Mais le retour de l'opposant Tundu Lissu, figure du parti d'opposition Chadema, rentré au pays après trois années d'exil pour soigner ses 16 blessures par balles lors d'une tentative d’assassinat, a revigoré une opposition plombée par les arrestations, les attaques et les interdictions de meeting politiques en dehors des périodes électorales.
Zanzibar tendu à la veille du scrutin
Dernier acte de répression en date dans le pays qui n'en finit plus de glisser vers l'autocratie pour les organisations de défense de droits de l'homme, après un rassemblement du parti d'opposition ACT-Wazalendo, Seif Sharif Hamad le principal candidat du parti sur l'île de Zanzibar a été arrêté, alors qu'il se rendait à un bureau de vote de Garagara, où il avait annoncé son intention de voter dès mardi. Il a été libéré quelques heures plus tard.
Des heurts sur l'île de Pemba, fief de l'opposition sur l'archipel, ont également explosé lundi soir lorsque l'armée a distribué des bulletins de vote. Selon les partisans de l'opposition ceux-ci étaient pré-cochés, ce qui aurait mené à une manifestation de grande ampleur.
Le parti accuse les forces de l'ordre d'avoir ouvert le feu et tué au moins neuf manifestants, à la veille du scrutin tant attendu. Toujours selon le parti d'opposition, plus de cent personnes auraient été arrêtées.
Bien que les tensions électorales soient récurrentes à Zanzibar, la campagne s'est avérée largement sereine cette année sur l'archipel, où 566.000 électeurs seront appelés aux urnes. Les électeurs de Zanzibar, qui est doté de son propre exécutif et de son propre Parlement, élisent mercredi le président et les députés de l'archipel semi-autonome.
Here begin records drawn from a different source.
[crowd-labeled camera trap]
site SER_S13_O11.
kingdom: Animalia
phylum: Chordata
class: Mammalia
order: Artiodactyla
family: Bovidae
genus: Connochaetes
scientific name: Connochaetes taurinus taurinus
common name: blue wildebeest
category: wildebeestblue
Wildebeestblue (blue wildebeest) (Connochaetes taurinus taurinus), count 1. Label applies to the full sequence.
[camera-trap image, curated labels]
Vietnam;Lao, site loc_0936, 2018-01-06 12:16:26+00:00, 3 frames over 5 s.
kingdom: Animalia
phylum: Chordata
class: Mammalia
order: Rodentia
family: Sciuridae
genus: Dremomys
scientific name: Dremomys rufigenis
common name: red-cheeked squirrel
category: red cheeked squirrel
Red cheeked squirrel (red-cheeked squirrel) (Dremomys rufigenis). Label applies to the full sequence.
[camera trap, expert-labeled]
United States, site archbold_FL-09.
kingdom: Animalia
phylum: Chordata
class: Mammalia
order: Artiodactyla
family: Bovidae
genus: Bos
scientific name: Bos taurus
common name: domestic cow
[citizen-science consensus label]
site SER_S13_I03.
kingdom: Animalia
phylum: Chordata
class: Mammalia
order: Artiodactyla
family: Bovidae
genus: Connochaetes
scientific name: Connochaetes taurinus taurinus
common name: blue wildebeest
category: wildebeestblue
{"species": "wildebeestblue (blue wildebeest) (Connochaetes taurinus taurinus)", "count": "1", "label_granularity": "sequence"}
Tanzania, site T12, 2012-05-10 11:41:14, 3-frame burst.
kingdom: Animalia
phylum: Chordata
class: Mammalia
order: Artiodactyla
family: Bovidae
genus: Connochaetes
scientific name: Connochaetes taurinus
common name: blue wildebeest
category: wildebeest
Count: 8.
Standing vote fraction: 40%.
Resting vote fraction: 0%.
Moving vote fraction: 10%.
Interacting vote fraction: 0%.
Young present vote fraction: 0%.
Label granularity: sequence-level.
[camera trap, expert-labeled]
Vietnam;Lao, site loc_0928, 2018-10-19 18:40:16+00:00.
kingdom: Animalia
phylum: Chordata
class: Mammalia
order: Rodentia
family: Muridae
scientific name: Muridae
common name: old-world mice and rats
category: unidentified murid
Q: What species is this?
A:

En octobre, Zitto Kabwe, leader du populaire parti ACT-Wazalendo, avait apporté son soutien à Tundu Lissu pour la présidence de la Tanzanie continentale, estimant que ce dernier avait "les meilleures chances de battre M. Magufuli".
En retour, le Chadema s'est rangé pour la présidence de l'archipel de Zanzibar derrière Seif Sharif Hamad, un vétéran de l'opposition locale.
Tanganyka et Zanzibar, le retour des fantômes d'hier
En 1964, le Tanganyka, indépendant depuis 1961, et Zanzibar s'unissent à l'indépendance de l'archipel pour former la Tanzanie.
Si Zanzibar bénéficie depuis cette date d'un statut de semi-autonomie, dispose de son propre gouvernement et d’une chambre des représentants, l'archipel est, comme le reste du pays dirigé par le Chama Cha Mapinduzi (CCM), parti unique jusqu'en 1992 et actuellement représenté par le président Magufuli.
Une situation qui agace les membres du parti ACT-Wazalendo sur l'archipel. "Les colonisateurs nous ont assez oppressés, prenez cette élection au sérieux (...) nous sommes prêts à mourir pour Zanzibar", avait déclaré dimanche Seif Sharif Hamad, lors de son ultime meeting de campagne.
Hamad a attribué à la fraude toutes ses défaites électorales depuis le retour du multipartisme et nombre d'observateurs étrangers lui donnent raison.
En 2016, toutes les élections à Zanzibar - dont la présidentielle locale qu'il affirmait avoir remportée - avaient été annulées pour "fraude" par la Commission électorale. Hamad avait alors refusé de participer au nouveau scrutin.